1. Black oil sunflower is the one seed that attracts the widest variety of birds.

2. Safflower seed is disliked by grackles and starlings. Yet cardinals, house finches, chickadees love it.

3. Thistle (a.k.a. niger or nyjer) seed is adored by goldfinches and pine siskins. Thistle seed should only be dispensed from a tube finch feeder or mesh finch feeder.

4. For cleaner feeding use a No-Mess Blend or straight sunflower meats (hulled sunflower). These are seeds with no shells. Birds consume virtually everything, dropping little on the ground.

5. Not all birds eat bird seed. Fruit- and berry-producing trees and shrubs are hugely attractive to songbirds. Robins, waxwings, catbirds and cardinals thrive on fruit when available. Soak currants and raisins in water; once bloated, scatter on the ground for robins.

6. Squirrels enjoy most types of bird seed. Squirrel baffles work to protect some hanging feeders and most pole-mounted feeders. Remember, once a squirrel is baffled from a feeder, they will jump. Some squirrels can jump straight up 5 feet and can jump sideways 8 to 10 feet. Contrary to popular belief, there are effective squirrel-proof feeders available, many of which come with lifetime guarantees.

7. All birds need water. Birdbaths can and should be used in all seasons. In cold weather, dirty feathers are a bird’s worst enemy. They are poor insulators because they trap less heat. The colder it is, the drier the atmosphere and the thirstier they become. With each breath, they are losing moisture. Heated birdbaths are available, as are de-icers for existing baths; thermostatically controlled heaters can be found at home and garden centers for $30 to $50. Wintering robins are extremely fond of ice-free water. A bird-friendly bath should have a gradual slope and not be too deep. Most songbirds prefer to bathe in 1/2 inch of water. If the bath is too deep, the birds will drink but not bathe.

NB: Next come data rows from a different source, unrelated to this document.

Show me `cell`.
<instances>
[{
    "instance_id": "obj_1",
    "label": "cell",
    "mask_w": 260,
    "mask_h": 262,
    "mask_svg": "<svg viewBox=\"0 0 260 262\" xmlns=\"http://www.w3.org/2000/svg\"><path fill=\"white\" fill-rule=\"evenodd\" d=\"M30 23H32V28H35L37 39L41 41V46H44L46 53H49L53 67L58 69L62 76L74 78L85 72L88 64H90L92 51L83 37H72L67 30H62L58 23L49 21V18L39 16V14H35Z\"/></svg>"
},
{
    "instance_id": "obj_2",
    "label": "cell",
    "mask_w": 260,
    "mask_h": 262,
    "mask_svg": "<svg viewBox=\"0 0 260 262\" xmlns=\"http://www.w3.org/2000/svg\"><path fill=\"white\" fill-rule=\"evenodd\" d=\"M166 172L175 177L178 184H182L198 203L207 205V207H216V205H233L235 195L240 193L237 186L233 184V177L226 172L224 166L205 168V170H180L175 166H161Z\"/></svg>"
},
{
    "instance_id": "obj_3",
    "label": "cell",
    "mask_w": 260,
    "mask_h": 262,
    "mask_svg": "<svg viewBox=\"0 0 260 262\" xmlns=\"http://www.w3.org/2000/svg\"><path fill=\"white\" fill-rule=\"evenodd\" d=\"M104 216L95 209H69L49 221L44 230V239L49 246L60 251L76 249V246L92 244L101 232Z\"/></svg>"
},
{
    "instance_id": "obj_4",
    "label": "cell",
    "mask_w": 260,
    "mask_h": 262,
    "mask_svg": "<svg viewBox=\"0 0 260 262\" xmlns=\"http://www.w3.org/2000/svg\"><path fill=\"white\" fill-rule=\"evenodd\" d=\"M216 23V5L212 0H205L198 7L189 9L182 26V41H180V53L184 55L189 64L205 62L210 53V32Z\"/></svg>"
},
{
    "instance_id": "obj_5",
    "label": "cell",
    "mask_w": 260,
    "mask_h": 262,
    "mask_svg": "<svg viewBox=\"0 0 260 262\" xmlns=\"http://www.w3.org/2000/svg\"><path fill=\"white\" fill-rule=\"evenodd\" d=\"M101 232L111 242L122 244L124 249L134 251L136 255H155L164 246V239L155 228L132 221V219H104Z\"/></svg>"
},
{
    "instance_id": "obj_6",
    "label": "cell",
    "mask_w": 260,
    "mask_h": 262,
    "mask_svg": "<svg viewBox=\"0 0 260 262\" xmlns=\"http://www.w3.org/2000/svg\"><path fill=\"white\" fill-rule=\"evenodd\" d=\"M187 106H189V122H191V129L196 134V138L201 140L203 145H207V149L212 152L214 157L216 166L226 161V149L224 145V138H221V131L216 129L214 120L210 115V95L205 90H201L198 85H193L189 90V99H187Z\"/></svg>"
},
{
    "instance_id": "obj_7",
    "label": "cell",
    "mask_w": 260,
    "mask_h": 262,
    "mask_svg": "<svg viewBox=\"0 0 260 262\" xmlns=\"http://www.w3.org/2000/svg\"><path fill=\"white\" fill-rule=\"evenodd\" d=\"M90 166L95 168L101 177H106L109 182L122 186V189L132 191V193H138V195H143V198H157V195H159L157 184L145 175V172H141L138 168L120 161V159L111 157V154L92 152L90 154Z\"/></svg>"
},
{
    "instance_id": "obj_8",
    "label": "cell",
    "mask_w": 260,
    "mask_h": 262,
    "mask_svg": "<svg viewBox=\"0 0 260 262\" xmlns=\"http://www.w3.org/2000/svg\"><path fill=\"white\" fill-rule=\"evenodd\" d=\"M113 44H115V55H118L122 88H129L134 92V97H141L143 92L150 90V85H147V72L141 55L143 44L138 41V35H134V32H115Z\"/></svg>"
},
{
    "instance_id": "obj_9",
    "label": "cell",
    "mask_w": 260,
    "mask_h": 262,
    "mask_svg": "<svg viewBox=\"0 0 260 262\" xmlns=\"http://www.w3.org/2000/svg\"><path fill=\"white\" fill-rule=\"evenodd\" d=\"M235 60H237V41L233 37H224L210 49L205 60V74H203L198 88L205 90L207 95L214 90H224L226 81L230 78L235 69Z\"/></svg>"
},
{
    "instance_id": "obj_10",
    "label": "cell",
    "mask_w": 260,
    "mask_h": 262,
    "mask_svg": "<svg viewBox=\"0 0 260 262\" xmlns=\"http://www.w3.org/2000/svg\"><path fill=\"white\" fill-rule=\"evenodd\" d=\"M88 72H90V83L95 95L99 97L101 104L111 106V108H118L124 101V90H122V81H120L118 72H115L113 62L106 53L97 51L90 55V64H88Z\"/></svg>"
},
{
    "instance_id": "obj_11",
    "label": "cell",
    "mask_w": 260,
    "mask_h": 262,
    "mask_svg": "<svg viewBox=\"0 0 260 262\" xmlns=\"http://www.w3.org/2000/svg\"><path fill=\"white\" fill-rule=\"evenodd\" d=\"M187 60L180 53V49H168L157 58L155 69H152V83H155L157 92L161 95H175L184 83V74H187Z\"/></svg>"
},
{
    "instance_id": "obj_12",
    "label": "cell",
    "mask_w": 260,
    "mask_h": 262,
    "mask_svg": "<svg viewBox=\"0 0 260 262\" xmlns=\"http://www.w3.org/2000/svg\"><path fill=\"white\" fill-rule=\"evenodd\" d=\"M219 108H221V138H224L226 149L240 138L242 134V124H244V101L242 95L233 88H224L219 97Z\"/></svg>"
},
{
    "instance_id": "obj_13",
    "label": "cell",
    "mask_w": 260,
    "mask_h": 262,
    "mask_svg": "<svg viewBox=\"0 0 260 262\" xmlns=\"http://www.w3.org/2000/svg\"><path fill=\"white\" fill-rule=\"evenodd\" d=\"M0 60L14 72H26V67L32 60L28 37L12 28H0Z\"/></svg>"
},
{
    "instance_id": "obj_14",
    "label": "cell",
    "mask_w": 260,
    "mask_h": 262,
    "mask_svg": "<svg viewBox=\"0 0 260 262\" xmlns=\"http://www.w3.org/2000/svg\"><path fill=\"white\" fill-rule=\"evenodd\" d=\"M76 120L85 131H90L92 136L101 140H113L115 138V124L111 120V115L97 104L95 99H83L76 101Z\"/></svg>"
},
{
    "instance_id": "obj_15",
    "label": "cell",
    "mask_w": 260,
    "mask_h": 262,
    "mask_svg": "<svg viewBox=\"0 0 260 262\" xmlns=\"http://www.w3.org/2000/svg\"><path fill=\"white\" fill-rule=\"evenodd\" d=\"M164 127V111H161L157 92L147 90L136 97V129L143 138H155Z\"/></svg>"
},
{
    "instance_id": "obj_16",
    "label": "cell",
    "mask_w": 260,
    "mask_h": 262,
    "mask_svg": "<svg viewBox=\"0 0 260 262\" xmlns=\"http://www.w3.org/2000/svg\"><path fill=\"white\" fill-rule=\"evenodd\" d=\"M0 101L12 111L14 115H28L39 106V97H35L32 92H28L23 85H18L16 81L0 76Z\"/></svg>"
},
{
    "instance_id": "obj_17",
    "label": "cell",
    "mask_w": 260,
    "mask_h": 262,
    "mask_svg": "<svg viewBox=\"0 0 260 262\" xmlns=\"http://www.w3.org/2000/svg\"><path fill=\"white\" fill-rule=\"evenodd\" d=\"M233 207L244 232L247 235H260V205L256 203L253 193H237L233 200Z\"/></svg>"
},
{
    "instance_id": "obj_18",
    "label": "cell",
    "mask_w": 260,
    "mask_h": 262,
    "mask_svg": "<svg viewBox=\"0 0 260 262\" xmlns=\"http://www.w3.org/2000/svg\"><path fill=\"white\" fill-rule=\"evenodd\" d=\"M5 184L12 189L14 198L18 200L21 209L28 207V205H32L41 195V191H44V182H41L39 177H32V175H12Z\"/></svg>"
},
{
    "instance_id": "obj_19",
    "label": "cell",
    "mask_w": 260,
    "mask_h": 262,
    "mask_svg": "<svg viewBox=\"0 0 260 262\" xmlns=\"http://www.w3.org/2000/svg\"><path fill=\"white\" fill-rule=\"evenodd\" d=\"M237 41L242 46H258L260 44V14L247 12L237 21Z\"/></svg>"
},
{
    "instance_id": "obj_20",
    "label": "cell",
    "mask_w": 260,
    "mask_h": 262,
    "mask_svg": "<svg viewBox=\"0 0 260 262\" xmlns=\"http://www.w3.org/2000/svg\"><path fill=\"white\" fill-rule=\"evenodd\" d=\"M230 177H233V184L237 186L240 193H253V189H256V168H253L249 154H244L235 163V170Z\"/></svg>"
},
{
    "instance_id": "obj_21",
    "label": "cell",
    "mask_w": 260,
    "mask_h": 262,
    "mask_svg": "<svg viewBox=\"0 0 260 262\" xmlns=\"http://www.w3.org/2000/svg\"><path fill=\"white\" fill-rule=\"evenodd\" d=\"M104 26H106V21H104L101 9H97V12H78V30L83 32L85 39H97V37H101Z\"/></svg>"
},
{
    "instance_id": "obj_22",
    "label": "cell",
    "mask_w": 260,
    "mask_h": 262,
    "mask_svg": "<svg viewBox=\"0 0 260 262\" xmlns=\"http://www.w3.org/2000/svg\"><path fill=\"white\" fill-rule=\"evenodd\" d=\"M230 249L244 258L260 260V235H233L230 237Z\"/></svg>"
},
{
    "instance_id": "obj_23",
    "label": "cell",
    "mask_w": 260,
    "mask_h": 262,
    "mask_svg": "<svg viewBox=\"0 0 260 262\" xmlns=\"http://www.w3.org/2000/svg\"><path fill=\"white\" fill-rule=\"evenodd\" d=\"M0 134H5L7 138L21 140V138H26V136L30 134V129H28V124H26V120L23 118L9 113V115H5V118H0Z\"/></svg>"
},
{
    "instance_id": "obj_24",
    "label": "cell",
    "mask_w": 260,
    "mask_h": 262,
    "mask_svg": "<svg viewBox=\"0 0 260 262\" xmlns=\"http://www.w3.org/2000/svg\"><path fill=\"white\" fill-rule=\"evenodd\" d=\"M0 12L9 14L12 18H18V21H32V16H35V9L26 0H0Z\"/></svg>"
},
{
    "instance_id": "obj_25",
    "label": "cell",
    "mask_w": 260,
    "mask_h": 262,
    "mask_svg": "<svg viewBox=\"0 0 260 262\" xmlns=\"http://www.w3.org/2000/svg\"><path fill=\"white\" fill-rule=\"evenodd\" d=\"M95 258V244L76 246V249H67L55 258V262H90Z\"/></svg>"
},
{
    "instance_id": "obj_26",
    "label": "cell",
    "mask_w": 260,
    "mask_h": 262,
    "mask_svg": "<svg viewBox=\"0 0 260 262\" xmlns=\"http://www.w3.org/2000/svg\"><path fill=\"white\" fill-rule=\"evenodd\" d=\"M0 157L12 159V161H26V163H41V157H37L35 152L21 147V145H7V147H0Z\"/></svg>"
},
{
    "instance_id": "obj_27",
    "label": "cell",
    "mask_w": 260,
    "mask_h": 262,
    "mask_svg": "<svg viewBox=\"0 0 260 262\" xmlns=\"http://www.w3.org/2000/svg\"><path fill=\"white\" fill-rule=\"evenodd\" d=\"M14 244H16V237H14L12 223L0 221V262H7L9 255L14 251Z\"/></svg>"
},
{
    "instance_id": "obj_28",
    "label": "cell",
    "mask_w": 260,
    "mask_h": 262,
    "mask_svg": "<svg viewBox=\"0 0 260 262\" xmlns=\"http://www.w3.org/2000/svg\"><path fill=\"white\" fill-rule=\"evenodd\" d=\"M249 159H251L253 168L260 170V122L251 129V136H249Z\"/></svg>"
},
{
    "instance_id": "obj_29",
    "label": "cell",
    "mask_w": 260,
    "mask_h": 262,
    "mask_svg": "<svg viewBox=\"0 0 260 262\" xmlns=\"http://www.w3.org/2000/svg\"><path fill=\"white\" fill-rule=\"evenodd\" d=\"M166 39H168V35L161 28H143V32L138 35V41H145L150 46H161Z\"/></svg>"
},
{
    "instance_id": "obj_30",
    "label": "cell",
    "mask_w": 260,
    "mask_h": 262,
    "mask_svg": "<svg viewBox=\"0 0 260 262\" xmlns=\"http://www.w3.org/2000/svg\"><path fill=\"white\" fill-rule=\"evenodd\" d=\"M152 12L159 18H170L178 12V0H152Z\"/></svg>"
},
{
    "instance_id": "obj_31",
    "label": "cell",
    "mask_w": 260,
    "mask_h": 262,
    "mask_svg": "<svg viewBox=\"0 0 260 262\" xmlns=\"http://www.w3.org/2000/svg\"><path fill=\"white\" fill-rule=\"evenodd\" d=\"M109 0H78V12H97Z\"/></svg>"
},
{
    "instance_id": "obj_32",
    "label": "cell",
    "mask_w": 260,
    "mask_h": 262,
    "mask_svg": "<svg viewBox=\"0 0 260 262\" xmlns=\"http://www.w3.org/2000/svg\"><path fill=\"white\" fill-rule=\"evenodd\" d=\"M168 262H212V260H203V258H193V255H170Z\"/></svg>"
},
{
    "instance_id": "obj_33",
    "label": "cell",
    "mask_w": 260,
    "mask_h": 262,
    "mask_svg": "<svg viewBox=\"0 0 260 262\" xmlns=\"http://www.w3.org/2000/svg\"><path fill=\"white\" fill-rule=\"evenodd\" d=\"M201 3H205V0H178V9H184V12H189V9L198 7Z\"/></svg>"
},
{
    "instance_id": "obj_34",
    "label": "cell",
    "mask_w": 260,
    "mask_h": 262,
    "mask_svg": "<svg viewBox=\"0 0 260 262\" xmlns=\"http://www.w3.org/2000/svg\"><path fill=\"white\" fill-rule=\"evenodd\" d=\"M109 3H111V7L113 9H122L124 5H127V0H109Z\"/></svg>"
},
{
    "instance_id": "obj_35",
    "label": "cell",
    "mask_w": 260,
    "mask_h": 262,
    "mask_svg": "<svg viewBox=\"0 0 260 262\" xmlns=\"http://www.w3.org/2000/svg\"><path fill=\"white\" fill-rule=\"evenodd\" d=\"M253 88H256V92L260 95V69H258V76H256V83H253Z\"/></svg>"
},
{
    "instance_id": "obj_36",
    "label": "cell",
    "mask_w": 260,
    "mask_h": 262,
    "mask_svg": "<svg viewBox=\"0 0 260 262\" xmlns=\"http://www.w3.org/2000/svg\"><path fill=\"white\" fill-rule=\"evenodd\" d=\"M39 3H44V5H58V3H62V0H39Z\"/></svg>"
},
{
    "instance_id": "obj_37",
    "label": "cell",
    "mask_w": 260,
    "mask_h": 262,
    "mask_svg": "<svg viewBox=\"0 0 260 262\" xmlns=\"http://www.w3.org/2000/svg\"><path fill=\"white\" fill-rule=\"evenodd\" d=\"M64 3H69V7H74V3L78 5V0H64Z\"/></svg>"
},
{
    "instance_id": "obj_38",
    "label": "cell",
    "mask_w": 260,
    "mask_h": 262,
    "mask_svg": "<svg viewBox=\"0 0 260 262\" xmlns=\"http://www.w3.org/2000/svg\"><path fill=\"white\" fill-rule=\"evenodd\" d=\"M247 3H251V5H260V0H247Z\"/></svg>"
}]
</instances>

8. Birdhouses should be kept away from feeders. A busy birdfeeder near a nest box will send the birds elsewhere for lodging.

9. Bird feeders should be cleaned monthly. Birdbaths should be cleaned weekly — twice a week during hot weather. Use a 10 percent bleach solution or 50-50 solution of vinegar and hot water to clean. Rinse thoroughly.

10. Bird feeders should be placed no closer than 5 feet from protective cover. Any closer allows cats to ambush the birds.